Singapore freight forwarders – Star Concord


Three months after starting to divert all its vessels from a passage through the Red Sea, Maersk told customers today that it is too soon in its assessment to resume its normal routes. They said the routing around Africa allows the best supply chain stability, in their assessment, saying that a switch is complex and they wanted to make sure it would be sustained over the long term and avoid further disruption.

They write that they are aware that Operation Aspides has taken shape and welcome it as a positive development along with the U.S.-led efforts. Maersk writes that they are also in “continuous dialogue” and monitoring developments in the region.

“Regretfully, both our internal analysis, as well as insight we received from external sources, still indicates that the risk level in the region remains elevated,” they wrote in their latest customer alert.

Maersk vessels were targeted by the Houthi on two different occasions in December leading the carrier to first suspend, then resume, and then suspend again transits through the region around the Bab el-Mandeb Strait. The Maersk Gibraltar had a near-miss incident on December 14 leading to the first pause. After getting security assurances after the U.S.-led effort began, at the end of December Maersk said it was updating voyage plans on a vessel-by-vessel basis, which would see the first vessels pass through the Red Sea again.

A day after they informed customers that they were resuming some transits, the Maersk Hangzhou on December 30 was hit by an unknown object. The ship had passed through the Bab al-Mandab Strait sailing from Singapore to Port Suez, Egypt. While there was no indication of a fire on board, Maersk said out of a concern for crew safety they were again rerouting all sailings.

“At Maersk, we are aware that some other shipping lines have continued sailing through the Red Sea despite security risks or have announced their plans to resume sailing,” the March 22 alert says. “We respect the right of each carrier to make such decisions individually. At the same time, we continue with our own assessment that the current situation does not allow us to make a similar decision and thus still believe that sailing via the Cape of Good Hope and around Africa is the most reasonable solution at the moment and the one that currently allows the best supply chain stability.”

Aspides reported this week that it has been in place for a month and already escorted 35 merchant vessels. They reported the defensive actions led to the shooting down of eight UAVs and the repelling of three other UAV attacks. Since then, the French shot down another UAV targeting a ship they were protecting, the German warship Hessen destroyed a USV while it was escorting a ship, intercepted and destroyed 3 ballistic missiles while yesterday the French reported they intercepted and destroyed three more ballistic missiles.

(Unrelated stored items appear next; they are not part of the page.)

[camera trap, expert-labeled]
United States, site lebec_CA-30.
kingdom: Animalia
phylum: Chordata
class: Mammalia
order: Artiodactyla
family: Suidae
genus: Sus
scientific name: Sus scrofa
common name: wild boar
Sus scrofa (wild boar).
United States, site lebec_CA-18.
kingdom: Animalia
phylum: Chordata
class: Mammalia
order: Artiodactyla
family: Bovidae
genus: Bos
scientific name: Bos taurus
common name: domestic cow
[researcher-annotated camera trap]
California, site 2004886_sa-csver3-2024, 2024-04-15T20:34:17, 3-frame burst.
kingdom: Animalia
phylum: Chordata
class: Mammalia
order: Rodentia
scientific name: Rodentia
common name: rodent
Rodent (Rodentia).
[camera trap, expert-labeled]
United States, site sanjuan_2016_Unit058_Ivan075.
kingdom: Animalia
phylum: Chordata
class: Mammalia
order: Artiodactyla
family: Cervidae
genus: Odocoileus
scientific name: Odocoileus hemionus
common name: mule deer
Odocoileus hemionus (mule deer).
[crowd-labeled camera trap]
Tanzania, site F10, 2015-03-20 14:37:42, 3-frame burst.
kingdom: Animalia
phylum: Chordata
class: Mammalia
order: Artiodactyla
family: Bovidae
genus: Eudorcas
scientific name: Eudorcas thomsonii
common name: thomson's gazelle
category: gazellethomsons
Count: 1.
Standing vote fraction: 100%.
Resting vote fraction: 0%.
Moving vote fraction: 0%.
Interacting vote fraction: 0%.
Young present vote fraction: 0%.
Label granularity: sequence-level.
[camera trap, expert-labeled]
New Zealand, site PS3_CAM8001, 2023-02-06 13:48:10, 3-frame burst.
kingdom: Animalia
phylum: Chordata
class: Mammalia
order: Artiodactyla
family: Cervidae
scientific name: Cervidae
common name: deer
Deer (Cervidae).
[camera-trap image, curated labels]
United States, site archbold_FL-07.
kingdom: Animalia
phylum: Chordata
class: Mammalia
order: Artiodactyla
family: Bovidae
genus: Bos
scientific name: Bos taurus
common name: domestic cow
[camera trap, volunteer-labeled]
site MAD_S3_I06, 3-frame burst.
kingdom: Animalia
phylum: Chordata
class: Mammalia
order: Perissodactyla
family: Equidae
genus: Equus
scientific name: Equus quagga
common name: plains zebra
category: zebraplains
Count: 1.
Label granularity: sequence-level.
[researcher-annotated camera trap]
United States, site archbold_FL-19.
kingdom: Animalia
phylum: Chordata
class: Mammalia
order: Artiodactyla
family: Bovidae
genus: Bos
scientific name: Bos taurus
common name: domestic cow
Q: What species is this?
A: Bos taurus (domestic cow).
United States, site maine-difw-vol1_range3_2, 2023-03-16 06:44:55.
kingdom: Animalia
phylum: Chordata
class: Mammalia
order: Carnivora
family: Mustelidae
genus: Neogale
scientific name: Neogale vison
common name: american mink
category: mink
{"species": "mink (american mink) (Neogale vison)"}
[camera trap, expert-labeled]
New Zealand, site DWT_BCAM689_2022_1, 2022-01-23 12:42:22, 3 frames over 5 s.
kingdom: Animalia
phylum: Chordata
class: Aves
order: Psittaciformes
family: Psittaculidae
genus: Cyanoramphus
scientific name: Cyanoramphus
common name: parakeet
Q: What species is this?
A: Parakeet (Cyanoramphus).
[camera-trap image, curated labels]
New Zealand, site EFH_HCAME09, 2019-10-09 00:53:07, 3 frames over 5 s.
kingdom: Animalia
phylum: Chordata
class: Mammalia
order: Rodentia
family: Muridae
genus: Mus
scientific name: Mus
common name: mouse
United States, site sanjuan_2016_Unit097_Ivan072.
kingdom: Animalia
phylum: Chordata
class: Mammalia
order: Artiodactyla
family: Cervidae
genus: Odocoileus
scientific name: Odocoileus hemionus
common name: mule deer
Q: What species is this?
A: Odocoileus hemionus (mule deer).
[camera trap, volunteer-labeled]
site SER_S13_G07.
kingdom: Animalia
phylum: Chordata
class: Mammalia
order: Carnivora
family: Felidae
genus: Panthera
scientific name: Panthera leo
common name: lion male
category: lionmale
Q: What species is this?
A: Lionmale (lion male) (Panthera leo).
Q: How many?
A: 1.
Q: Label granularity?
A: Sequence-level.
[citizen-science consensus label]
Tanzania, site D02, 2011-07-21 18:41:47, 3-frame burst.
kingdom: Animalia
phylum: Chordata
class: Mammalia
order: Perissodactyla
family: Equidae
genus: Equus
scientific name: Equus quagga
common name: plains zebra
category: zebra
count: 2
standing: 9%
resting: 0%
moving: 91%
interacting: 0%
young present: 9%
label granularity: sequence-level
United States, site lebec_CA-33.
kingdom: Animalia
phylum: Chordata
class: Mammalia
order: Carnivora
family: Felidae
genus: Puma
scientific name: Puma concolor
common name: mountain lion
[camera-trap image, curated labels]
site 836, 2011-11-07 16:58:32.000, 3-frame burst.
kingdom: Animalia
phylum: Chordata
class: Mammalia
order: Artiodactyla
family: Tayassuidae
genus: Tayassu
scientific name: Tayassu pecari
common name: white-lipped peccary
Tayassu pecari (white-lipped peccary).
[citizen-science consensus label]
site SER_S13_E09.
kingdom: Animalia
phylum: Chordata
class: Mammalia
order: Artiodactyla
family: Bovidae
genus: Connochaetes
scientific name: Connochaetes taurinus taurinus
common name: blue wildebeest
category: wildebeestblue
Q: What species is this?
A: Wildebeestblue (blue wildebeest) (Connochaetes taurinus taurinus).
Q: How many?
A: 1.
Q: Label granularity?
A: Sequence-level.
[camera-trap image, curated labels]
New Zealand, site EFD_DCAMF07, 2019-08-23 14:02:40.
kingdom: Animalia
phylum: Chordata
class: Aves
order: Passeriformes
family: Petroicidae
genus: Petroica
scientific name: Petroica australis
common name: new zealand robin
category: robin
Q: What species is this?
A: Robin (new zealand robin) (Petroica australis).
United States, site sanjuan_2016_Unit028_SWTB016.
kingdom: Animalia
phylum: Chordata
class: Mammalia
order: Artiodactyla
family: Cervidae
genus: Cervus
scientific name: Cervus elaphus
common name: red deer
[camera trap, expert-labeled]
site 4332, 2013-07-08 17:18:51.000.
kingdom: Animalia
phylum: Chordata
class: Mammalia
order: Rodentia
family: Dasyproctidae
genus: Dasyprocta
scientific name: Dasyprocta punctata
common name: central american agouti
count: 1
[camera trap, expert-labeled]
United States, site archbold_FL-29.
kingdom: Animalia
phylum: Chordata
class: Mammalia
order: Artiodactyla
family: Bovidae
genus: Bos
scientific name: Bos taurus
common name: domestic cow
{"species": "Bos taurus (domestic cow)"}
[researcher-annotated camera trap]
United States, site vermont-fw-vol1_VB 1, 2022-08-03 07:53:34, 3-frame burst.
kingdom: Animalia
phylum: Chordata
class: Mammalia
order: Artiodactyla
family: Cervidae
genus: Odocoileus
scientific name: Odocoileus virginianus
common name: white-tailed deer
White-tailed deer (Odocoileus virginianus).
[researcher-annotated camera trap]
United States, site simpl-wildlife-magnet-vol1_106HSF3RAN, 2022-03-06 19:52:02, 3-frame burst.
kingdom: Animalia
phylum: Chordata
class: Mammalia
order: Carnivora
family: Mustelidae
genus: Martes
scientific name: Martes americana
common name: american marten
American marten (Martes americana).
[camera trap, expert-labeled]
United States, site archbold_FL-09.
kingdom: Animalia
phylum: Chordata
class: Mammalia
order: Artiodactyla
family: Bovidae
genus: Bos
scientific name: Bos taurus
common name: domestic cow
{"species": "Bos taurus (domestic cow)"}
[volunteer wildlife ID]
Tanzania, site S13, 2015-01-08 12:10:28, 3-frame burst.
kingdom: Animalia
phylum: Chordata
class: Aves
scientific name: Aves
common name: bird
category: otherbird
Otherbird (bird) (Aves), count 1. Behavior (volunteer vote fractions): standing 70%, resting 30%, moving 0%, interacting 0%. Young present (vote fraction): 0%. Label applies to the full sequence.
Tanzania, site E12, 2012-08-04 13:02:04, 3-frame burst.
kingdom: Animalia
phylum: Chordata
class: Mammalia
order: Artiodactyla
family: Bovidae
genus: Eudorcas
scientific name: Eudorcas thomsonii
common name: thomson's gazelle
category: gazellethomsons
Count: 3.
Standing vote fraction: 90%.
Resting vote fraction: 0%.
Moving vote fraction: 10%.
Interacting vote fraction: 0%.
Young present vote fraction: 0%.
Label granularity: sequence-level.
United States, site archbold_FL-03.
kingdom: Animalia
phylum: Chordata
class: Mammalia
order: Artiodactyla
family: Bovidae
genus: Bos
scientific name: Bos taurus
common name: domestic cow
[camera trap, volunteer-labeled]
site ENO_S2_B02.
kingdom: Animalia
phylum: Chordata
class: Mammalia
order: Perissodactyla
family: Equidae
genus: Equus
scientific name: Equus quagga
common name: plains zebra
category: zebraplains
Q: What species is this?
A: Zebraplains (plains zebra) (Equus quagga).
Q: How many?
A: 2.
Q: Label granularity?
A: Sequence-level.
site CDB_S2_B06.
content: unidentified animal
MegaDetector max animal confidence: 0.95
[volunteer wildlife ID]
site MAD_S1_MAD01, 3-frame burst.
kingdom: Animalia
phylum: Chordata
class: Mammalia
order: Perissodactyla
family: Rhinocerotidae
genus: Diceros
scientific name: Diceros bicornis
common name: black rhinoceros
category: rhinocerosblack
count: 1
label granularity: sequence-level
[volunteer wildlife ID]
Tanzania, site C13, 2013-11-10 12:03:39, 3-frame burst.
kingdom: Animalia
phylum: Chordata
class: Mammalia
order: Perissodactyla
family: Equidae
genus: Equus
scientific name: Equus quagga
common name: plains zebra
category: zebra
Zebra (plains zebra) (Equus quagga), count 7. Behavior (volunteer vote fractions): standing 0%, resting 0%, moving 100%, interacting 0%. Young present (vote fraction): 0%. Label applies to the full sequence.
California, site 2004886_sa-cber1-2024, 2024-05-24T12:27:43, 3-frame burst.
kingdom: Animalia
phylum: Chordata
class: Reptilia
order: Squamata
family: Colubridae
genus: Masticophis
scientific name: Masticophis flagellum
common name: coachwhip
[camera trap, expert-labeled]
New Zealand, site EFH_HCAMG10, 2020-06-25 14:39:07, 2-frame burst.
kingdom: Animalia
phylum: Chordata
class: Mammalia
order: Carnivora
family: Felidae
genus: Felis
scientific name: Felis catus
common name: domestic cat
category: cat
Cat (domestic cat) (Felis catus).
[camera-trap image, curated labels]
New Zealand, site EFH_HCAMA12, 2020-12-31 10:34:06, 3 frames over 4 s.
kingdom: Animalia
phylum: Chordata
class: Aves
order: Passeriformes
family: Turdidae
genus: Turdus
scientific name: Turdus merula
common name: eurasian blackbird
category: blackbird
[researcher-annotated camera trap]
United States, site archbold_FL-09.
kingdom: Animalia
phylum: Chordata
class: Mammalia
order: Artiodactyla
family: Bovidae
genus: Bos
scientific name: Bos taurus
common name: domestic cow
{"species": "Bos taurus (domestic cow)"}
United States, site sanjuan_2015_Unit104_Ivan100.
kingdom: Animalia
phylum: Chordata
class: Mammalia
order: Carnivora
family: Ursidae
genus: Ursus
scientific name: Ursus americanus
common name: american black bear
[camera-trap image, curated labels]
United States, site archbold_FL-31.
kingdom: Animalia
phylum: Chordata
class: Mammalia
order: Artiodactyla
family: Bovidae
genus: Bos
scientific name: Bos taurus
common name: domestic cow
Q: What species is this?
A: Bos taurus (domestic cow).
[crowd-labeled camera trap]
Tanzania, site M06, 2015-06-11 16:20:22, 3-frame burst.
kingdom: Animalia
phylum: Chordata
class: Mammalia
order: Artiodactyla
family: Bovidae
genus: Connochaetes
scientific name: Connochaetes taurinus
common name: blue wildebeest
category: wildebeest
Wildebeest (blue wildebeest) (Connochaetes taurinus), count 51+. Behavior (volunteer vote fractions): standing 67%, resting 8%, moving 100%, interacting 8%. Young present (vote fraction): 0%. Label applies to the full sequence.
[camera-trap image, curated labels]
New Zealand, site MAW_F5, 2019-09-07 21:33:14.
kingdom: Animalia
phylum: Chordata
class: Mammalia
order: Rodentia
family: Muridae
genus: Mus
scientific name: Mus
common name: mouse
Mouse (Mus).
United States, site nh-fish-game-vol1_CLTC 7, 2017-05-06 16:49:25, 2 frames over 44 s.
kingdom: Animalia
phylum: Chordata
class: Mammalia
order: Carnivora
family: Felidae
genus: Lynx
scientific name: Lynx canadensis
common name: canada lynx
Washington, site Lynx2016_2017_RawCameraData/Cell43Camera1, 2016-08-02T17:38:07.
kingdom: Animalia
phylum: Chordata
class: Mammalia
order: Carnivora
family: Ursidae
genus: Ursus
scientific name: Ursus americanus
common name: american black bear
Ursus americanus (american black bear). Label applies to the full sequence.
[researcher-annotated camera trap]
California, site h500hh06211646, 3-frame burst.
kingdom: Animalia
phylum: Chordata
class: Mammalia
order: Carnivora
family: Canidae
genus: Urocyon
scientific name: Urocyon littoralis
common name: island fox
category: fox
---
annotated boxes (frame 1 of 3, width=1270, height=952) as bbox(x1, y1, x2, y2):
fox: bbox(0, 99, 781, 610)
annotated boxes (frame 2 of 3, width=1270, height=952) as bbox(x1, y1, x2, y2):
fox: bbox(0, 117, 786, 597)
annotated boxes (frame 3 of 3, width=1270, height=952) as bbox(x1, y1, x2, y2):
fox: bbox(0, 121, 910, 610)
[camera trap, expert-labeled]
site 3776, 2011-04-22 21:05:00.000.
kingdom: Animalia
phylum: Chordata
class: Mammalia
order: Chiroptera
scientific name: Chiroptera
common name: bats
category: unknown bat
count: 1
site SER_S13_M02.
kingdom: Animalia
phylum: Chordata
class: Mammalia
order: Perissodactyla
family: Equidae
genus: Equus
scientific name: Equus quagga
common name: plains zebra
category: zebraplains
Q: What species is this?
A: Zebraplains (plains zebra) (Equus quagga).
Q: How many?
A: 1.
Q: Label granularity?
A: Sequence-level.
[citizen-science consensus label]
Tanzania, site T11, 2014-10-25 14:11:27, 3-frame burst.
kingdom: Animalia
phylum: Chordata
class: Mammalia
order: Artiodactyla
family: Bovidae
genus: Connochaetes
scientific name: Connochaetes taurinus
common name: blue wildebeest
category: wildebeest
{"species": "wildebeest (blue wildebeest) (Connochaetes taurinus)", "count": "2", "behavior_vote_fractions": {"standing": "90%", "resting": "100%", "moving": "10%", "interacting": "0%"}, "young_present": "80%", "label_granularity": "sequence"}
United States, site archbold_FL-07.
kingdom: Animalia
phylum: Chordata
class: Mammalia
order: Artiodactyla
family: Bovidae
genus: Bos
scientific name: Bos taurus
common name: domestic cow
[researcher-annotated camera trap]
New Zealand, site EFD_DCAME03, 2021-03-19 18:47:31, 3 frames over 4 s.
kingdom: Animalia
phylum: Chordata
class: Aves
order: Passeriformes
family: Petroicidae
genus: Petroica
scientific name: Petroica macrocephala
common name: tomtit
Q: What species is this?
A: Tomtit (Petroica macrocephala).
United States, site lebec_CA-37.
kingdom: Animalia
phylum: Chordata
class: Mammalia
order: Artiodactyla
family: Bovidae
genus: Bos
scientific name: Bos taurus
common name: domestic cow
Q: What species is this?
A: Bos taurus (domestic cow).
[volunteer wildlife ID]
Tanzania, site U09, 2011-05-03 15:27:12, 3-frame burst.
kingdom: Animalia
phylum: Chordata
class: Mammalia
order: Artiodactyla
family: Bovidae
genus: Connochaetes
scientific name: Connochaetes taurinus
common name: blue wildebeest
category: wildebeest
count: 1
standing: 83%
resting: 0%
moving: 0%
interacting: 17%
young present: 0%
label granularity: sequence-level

Among the major carriers, only CMA CGM has said it was prepared to resume transits. At the end of February after having suspended transits they advised customers that they had “reevaluated the situation in the Southern Area of the Red Sea.” They said the situation was being assessed for each ship individual.

Previously, Rodolphe Saadé, Chairman & CEO of the CMA CGM Group, told the Financial Times they were making the Red Sea transits when they could be escorted. He said the disruptions were playing havoc on their schedule and even when they were making the trips they were often having to wait for their escorts. 

MSC reported it was also avoiding the transit. Even still, one of its vessels heading to Djibouti was attacked on March 4 with a small fire started in containers. The Indian Navy assisted with the fire and the MSC vessel was able to continue its voyage.

Most of the transits are being made by smaller operators. BIMCO reported this week that traffic through the region was down by 50 percent in January and February. In the first three weeks of March, they calculated that the gross tonnage transiting the Suez Canal had dropped 61 percent year-over-year.